I can find z= 2, -2, 2i, -2i but don't know how to find the other 4 solutions, apparently I can let z^2=(a+ib)^2 and solve for a and b, but don't know how to do this. Thanks in advance.
 galactus Posts: 2,271, Reputation: 282 Ultra Member #2 Jul 2, 2009, 10:34 AM
There are n different nth roots of $z=r(cos{\theta}+i\cdot sin{\theta})$

Therefore, these are given by:

$\sqrt[n]{r}\left[cos(\frac{\theta}{n}+\frac{2k{\pi}}{n})+i\cdot sin(\frac{\theta}{n}+\frac{2k{\pi}}{n})\right]$

Where $\theta=2{\pi}$ and n=8, so we have $\frac{2\pi}{8}=\frac{\pi}{4}$

$\sqrt[8]{256}\left[cos(\frac{\pi}{4}+\frac{2k{\pi}}{8})+i\cdot sin(\frac{\pi}{4}+\frac{2k{\pi}}{8})\right]$

and let k=1,2,3...

If k=1, we get 2i

If k=2, we get $-\sqrt{2}+\sqrt{2}i$

and so on.
 Vi Nguyen Posts: 48, Reputation: 2 Junior Member #3 Jul 5, 2009, 05:02 AM
Hey thanks I get confused about which form to express it in to work out the solution, I had tried to put it in polar exponential form and didn't think on expanding etc.
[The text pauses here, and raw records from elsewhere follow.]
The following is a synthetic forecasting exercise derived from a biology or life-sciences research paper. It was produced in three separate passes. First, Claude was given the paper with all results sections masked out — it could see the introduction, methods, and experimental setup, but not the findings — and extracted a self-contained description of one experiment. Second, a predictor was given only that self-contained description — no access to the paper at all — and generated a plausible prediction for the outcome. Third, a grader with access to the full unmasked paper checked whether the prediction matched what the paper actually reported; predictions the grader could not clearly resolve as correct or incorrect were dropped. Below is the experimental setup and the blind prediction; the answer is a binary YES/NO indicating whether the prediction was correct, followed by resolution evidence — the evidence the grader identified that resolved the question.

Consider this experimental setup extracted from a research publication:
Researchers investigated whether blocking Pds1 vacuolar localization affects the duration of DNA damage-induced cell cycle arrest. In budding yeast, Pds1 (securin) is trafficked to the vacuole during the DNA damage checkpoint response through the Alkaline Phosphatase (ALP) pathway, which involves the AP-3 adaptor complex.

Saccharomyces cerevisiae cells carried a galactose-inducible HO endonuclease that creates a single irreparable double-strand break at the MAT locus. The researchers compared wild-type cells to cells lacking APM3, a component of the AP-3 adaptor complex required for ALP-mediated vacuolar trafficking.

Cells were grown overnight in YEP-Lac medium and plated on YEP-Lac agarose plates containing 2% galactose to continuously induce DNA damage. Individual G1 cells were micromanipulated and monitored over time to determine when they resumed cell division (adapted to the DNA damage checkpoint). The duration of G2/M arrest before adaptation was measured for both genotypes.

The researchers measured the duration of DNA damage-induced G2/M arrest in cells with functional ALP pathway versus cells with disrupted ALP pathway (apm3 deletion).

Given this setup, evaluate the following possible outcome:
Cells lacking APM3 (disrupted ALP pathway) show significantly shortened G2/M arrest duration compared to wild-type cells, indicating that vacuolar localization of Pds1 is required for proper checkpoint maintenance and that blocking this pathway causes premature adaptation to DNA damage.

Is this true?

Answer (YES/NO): YES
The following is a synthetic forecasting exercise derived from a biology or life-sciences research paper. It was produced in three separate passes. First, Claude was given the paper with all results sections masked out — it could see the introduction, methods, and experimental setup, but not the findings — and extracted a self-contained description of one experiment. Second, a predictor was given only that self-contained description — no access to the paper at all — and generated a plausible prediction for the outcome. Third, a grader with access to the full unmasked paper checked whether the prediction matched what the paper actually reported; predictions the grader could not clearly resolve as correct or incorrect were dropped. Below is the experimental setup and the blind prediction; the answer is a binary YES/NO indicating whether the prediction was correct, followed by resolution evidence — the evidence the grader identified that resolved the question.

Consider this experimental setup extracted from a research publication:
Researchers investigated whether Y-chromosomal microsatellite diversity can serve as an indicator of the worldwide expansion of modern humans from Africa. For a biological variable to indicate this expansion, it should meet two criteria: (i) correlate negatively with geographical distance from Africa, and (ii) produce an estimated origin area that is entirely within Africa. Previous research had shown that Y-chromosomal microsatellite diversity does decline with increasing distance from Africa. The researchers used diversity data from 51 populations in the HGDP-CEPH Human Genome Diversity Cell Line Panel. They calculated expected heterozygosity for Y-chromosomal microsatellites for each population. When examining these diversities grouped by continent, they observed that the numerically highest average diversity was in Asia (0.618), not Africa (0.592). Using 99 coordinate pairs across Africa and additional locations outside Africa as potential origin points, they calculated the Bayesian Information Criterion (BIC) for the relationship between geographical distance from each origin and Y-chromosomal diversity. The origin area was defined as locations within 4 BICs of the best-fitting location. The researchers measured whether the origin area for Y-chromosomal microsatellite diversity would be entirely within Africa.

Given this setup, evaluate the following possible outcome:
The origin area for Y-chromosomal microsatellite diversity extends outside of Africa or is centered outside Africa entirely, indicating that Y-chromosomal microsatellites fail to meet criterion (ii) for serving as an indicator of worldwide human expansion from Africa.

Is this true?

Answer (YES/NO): YES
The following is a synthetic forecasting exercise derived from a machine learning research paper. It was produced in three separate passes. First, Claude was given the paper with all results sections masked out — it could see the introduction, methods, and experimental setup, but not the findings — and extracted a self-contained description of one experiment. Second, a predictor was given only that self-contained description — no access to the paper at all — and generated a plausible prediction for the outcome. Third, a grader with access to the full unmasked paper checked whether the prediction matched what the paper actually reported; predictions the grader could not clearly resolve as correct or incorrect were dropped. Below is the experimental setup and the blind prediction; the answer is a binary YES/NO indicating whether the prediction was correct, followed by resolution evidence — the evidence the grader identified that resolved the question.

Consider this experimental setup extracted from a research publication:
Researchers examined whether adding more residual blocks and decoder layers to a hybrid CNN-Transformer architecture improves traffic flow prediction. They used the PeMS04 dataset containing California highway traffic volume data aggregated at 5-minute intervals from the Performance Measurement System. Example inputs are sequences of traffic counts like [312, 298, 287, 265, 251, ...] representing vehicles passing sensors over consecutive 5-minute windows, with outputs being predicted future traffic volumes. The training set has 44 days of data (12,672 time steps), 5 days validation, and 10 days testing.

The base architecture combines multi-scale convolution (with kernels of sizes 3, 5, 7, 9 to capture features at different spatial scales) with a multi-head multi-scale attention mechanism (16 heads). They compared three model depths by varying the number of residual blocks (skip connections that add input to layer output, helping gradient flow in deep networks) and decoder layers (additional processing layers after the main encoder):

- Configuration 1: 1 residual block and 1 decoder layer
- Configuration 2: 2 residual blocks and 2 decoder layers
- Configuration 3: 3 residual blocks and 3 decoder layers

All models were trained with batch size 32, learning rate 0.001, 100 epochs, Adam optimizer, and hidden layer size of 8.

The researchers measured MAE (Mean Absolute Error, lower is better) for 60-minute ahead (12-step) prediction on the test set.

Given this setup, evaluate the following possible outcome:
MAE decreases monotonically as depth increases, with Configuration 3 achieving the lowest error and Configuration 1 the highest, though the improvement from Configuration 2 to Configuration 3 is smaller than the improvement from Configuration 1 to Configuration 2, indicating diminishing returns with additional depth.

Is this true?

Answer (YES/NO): NO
Originally Posted by galactus
There are n different nth roots of $z=r(cos{\theta}+i\cdot sin{\theta})$

Therefore, these are given by:

$\sqrt[n]{r}\left[cos(\frac{\theta}{n}+\frac{2k{\pi}}{n})+i\cdot sin(\frac{\theta}{n}+\frac{2k{\pi}}{n})\right]$

Where $\theta=2{\pi}$ and n=8, so we have $\frac{2\pi}{8}=\frac{\pi}{4}$

$\sqrt[8]{256}\left[cos(\frac{\pi}{4}+\frac{2k{\pi}}{8})+i\cdot sin(\frac{\pi}{4}+\frac{2k{\pi}}{8})\right]$

and let k=1,2,3.....

If k=1, we get 2i

If k=2, we get $-\sqrt{2}+\sqrt{2}i$

and so on.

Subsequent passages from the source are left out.